Outre l'héritage en dur, quelques piscines en Seine-Saint-Denis mais aussi des batîments transformés en logements ou des améliorations urbaines, il y a "l'héritage immatériel".
"Dans notre pays, on a une vraie marge de progression pour mieux utiliser ce que le sport peut apporter en matière de santé, d'éducation, de lien social, on a ce vrai défi de réussir à trouver des voies de passage pour mettre plus de sport pour tous les Français dans toutes les générations", expliquait récemment Tony Estanguet, le boss du comité d'organisation Paris-2024, devant un parterre d'étudiants de Sciences Po.
L'idée est profiter de ces premiers JO d'été organisés en France depuis 1924 pour "faire de la France une nation sportive", comme l'a martelé il y a plusieurs mois le président de la République Emmanuel Macron.
Combattre la sédentarité
On décompte environ 34 millions de pratiquants, en additionnant à la fois les clubs (18 milllions) et les joggeurs, nageurs ou escaladeurs du dimanche. Selon l'Injep (Institut national de la jeunesse et de l'éducation populaire), entre 2000 et 2018, 3 millions de licences supplémentaires ont été engrangées, signe d'une démocratisation du sport. Mais des inégalités persistent dans les pratiques, chez les jeunes filles, les personnes précaires ou ayant un problème de santé.

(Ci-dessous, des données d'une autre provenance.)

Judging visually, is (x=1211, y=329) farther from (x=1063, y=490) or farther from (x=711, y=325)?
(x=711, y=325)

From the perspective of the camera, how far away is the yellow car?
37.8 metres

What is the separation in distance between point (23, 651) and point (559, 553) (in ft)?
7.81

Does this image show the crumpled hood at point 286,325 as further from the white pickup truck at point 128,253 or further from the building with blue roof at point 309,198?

Côté école, le ministère de l'Education et des Sports et le comité d'organisation des JO-2024 ont lancé le programme "30 minutes d'activité physique par jour" dans les écoles primaires, expérimentation qui a vocation à être généralisée et bénéficiait à la rentrée à 3 000 écoles primaires, expliquait le ministre Jean-Michel Blanquer en septembre.

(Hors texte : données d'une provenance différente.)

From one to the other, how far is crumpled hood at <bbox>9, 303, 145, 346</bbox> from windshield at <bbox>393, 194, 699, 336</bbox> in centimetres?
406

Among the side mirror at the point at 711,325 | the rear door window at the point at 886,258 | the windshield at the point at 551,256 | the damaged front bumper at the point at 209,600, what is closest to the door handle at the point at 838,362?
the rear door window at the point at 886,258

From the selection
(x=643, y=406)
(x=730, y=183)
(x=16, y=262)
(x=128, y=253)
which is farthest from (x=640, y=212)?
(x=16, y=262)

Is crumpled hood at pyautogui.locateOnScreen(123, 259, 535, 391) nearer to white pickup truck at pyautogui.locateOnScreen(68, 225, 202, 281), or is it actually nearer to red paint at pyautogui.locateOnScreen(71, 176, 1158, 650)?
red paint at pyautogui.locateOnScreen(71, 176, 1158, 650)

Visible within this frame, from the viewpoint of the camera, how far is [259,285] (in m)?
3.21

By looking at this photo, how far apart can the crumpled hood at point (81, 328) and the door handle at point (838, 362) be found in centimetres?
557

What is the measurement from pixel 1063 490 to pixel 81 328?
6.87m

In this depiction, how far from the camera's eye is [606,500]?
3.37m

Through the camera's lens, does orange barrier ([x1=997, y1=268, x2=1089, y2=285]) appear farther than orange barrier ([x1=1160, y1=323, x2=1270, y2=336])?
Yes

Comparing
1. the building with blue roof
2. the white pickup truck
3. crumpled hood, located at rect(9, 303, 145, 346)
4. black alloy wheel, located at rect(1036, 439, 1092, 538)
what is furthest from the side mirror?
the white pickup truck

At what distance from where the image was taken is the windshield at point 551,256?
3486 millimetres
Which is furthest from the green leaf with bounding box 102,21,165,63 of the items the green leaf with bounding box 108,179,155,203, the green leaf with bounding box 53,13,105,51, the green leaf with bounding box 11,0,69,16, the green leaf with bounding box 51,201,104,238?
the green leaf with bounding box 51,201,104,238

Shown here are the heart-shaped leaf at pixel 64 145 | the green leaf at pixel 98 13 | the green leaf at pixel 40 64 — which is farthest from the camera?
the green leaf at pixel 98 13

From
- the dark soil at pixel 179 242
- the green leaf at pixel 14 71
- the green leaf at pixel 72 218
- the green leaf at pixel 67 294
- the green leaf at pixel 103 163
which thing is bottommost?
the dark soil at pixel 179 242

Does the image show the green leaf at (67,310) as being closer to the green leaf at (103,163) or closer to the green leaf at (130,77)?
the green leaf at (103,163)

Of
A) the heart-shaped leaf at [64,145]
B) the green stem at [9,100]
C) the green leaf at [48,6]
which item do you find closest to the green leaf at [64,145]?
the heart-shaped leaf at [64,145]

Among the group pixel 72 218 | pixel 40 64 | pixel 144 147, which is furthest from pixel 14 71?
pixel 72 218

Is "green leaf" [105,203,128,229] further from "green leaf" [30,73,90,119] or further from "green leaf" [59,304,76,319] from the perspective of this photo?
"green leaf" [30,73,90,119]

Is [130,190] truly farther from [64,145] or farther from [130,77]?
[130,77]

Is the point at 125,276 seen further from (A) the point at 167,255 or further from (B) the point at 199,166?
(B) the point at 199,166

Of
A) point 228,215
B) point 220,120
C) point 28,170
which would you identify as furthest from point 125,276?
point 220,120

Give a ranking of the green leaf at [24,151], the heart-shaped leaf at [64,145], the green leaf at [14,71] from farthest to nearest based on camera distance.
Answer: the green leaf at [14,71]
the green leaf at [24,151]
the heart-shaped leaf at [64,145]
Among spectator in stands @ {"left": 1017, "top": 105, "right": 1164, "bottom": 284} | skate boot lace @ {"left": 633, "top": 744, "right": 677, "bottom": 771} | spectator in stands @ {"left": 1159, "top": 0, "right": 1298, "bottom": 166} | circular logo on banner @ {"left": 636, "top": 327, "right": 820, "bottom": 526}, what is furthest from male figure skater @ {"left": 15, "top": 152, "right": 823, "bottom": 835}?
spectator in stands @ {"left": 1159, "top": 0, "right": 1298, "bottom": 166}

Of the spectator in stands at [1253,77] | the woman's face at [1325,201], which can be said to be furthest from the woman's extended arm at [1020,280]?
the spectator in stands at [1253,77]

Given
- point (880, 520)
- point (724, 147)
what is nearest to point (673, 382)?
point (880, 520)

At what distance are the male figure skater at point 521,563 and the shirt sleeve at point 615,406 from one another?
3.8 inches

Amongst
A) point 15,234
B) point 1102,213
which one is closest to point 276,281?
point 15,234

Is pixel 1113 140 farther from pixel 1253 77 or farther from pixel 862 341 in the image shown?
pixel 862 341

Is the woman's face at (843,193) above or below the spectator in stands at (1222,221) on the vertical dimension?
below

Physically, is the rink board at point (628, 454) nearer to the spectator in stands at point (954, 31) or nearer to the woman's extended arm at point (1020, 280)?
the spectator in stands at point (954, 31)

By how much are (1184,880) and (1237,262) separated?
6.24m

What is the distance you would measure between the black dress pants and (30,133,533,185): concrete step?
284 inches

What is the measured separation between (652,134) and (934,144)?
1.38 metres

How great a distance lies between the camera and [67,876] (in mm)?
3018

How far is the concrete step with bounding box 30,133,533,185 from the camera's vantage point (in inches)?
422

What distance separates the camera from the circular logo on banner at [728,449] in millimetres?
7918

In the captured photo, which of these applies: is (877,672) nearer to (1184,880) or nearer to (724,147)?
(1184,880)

L'initiative hérisse certains profs d'EPS, comme au syndicat Snep-FSU qui parle de "gigotage" et réclame de passer à quatre heures d'EPS par semaine de l'élementaire au second degré.

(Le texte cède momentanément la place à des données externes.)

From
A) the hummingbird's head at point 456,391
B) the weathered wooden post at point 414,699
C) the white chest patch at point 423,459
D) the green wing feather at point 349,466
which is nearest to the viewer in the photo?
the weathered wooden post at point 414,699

Argument massue en faveur de plus de sport: la sédentarité qui touche adultes et ados et ses ravages sur la santé.
«Le sport sous-exploité»
Auteur d'un rapport publié cet été sur la sédentarité, avec la macroniste Marie Tamarelle-Verhaeghe, le député Génération.s Régis Juanico, réclame que l'activité physique et sportive soit en 2022 "grande cause nationale".
Signe pour lui que le sport n'est pas toujours considéré, il estime que pendant la pandémie, les acteurs du sport ont dû "se battre à chaque étape, cela a été un calvaire".
"Quand on a eu les JO (en 2017), les pouvoirs publics auraient dû décider d'un plan d'activité physique tout au long de la vie", regrette-t-il. Il y a des décisions positives, comme le plan de 5 000 équipements sportifs de proximité récemment annoncé, mais "au fil de l'eau" selon lui, car 2024 se rapproche.
Une tribune récemment publiée dans Le Monde et signée de la chercheuse en géopolitique du sport Carole Gomez et de David Bloug, ex-directeur général de l'ONG Play International, rappelle qu'une étude de l'OMS a classé en 2019 la France au 119e rang sur 146 en matière d’activité physique des jeunes.
Pour eux, "le sport est sous-exploité en tant que solution à nos problématiques de société, notamment en matière d'éducation et de vivre-ensemble". "Faire de la France une nation sportive ne se décrète pas. Cela s'explique, d'abord, puis se prouve et se met en oeuvre quotidiennement, au niveau local, au coeur d’associations, de clubs et des districts, comme lors de discussions stratégiques au sein d'instances sportives internationales", plaident-ils.
"Il faut voir d'où l'on vient!", rétorque-t-on souvent dans les coulisses du gouvernement, persuadés que les JO-2024 permettront à terme de changer la donne et qu'il y a déjà du mieux.